Завод принял пятьсот пудов порченого мяса. Остаток, две с половиной тысячи пудов, ветеринар приказал возить на свалку.
Всю ночь по шоссе, сбочь ассенизационных обозов, везли жирное мясо. Был 1916 год. По улицам блуждали собаки и, как пожара, боялись людей. В городе свирепствовал тиф. Жизнь человеческая расценивалась дешевле осьмушки махорки.
Заводские рабочие напились в этот вечер, и ни одна яма не была вырыта. Мясо сваливали кучами на свалочную землю, забытую людьми и богом. Только в одном месте над ямами колыхался неизвестно откуда занесенный свежий, устойчивый аромат маттиолы.
Во втором часу ночи в автомобиле примчался жандармский ротмистр Лапшин. Он не спал вторые сутки, голова его разваливалась от боли.

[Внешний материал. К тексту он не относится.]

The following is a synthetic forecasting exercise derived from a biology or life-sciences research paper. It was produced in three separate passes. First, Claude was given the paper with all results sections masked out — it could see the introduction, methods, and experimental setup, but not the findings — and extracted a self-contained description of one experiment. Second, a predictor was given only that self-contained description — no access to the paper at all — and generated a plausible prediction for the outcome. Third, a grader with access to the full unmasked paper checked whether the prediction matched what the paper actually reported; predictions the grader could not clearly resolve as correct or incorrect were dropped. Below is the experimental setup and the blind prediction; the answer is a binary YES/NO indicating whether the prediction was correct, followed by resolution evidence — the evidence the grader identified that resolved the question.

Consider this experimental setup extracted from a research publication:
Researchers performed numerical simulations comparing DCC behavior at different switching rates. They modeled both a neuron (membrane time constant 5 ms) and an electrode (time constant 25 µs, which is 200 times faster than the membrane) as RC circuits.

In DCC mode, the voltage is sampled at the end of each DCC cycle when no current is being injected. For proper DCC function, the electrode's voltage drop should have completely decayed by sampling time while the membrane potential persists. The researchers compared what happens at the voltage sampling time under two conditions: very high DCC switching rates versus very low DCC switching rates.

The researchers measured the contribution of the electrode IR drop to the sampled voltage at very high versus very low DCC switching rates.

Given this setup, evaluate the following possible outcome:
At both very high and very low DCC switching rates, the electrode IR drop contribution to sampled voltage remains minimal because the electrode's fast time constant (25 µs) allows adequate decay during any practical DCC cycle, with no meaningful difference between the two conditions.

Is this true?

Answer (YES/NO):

Вы что, саботаж в военное время устраиваете? набросился ротмистр на ветеринара.
Куда мы денем столько мяса? невозмутимо ответил Иван Данилович Аксенов, по привычке поправляя на носу очки в железной оправе.
«Куда», «куда»! передразнил его Лапшин. В Москве испортилось сорок пять тысяч пудов говядины. Ее отправили в Козлов и перетопили на смазку для солдатских сапог. В Петрограде в холодильнике попортилось восемнадцать тысяч пудов мяса. История с порчей мяса обсуждалась даже на летней сессии Государственной думы, которая постановила издать министерский законопроект о мясопустных днях. Отныне мясо в России будут есть всего три раза в неделю.
История обсуждалась, а надо, чтобы она осуждалась. Вот оно какое дело, господин начальник, пробормотал ветеринар, зевая и крестя рот, спрятанный в бороде и усах.
Ротмистр молча посмотрел на мясо, схватился за голову, больно дернул себя за черные волосы. Он вернулся на утилизационный завод, потом поехал на бойню и оттуда вызвал по телефону из тюрьмы два грузовика с арестантами. Их привезли на свалку перед утром.
Несчастные, бледные, напуганные люди не дышали, а пили воздух, пропитанный запахом аммиака. Вот так бы ехать Золотым шляхом всю жизнь, под пустынным небом, заштрихованным серыми силуэтами деревьев.
Арестантов привезли на свалку, дали в руки лопаты, приказали копать ямы. Апатичные и покорные, они глядели на мертвенное небо, тоскливо отыскивая глазами могучую звезду, светившую им всю дорогу, как огонь, зовущий к жизни.